The third annual 2017 Coast Works Sustainable Small Business Competition rewarded entrepreneurs who focus on sustainability and community at the 2017 Coast Works Awards Ceremony on November 9, 2017 at Olympic Theatre Arts in Sequim.
The winners were part of a cohort of 12 entrepreneurs who participated in an intensive training at Olympic Natural Resources Center in June, then received four months of business training and support from the Center for Inclusive Entrepreneurship and Enterprise for Equity.
Three winners received cash awards, but the collective impact of the three successive Coast Works competition has created the Coast Works Alliance, which was launched at the 2017 Awards Ceremony. The Alliance will create a mechanism for ongoing entrepreneurial support in the Olympic Peninsula.
Ann Rosecrants received this year's Community Award of $10,000 to build an online market for Twisted Strait Fibers, a Port Angeles-based cooperative for Northwest natural fiber producers and artisans who will work together to bring their sustainable Washington produced wool and wool products to customers around the world.
Rosecrants noted that during the intensive workshop at Olympic Natural Resources Center, one of the participants coined the term "Dream Warriors" during a discussion about fighting for something worthy, and believing in each vision as a useful and beneficial project.
"From an idea to a community, Coast Works armed me with the tools for success" Roscrants said. "We are the Dream Warriors."
Lauren Kerr received the Leadership Award of $5,000 to launch Sol Duc Farms, a U-Pick blueberry and flower farm near Forks. A former wildlife biologist, Lauren will provide apprenticeship and job opportunities for young women aimed at fostering knowledge about sustainable farming, entrepreneurship, and leadership.
"This award will go a long way toward helping us launch our farm," Kerr said. "But the most valuable part of this process has been the community and mentorship that comes with Coast Works."

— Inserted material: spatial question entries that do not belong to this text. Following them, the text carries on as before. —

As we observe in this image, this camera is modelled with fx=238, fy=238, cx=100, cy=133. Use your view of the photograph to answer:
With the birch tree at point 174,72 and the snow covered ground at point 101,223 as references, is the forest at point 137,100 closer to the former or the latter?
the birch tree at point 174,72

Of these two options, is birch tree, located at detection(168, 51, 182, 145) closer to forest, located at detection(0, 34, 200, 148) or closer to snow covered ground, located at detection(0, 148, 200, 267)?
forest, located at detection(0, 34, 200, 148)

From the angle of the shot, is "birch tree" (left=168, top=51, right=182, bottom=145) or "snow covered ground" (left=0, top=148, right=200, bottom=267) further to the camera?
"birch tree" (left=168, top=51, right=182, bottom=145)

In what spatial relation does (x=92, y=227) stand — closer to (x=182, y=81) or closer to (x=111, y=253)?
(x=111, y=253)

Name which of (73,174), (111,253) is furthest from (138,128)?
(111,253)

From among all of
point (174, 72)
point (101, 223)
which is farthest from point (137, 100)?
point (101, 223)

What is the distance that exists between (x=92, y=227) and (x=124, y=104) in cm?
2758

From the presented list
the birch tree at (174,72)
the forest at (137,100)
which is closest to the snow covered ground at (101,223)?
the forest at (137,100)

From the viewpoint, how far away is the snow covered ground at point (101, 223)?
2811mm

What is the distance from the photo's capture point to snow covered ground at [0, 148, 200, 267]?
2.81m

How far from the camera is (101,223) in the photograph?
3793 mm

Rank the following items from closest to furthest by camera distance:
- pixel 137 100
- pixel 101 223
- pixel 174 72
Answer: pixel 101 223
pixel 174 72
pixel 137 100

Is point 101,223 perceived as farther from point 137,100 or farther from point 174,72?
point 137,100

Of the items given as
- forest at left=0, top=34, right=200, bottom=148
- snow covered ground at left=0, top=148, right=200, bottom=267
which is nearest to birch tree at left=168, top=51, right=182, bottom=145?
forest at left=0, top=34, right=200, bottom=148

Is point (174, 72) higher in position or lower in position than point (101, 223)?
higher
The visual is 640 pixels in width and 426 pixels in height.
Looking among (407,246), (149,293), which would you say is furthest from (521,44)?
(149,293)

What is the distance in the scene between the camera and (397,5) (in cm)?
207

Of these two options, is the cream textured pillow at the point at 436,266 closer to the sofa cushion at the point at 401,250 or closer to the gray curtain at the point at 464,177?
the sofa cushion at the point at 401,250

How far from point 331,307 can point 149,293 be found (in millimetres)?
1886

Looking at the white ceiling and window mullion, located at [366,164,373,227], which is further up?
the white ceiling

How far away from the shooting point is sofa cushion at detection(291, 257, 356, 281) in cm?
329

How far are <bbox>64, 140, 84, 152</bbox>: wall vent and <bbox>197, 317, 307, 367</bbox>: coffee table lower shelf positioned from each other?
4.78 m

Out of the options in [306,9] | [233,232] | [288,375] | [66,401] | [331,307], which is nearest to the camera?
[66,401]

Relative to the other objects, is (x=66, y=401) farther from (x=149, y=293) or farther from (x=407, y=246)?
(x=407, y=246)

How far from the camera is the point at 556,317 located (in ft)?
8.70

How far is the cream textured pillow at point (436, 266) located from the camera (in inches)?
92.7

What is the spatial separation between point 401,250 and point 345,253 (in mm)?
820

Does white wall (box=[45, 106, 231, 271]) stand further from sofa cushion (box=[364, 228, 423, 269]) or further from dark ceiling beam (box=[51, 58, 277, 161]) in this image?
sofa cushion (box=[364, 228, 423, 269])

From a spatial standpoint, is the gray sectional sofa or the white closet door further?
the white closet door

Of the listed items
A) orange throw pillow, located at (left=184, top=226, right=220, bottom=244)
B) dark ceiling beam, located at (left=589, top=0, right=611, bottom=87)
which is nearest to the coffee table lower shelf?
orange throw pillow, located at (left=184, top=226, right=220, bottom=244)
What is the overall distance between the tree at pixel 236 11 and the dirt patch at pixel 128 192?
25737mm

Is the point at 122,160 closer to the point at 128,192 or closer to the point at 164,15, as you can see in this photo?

Read more about participants here.
Jim Stanley received the Change Award of $5,000 to expand Wild Salish Seafood. Jim, a member of the Quinault Indian Nation, operates S/V Josie out of Westport. He plans to use the award to buy a refrigerated trailer and hire Quinault tribal members to increase distribution of Quinault-harvested seafood to his customers in Seattle and Portland.
Stanley echoed the sentiments from his co-winners about the significance of relationships. “The best part of the process has been meeting others who work to make their community better by combining passion with a business-based value proposition.” He doesn’t downplay the role of money. “I appreciate how the award helps me acquire the asset I need to make money. The equity injection means I can expand my business sooner by adding employees.”
Watch a Replay of
the Washington Coast Works Ceremony:
The 2017 Coast Works sponsors included title sponsor the Key Bank Foundation, the Jamestown-S’Klallam Tribe, the Washington State Department of Commerce, Bank of the Pacific, and a growing community of individuals participating in the crowd-funding campaign.
Eric Delvin is the director of The Nature Conservancy's Emerald Edge program, which is partnering with leaders in local communities throughout the largest temperate rainforest in the world, stretching from Washington's Olympic Peninsula through British Columbia and into Southeast Alaska. Local entrepreneurship and sustainable development are vital for thriving nature and thriving communities in this region.
“Businesses that are committed to sustainable use of our natural resources are fundamental to long term conservation, and we are pleased to continue our support of Washington Coast Works,” said Delvin.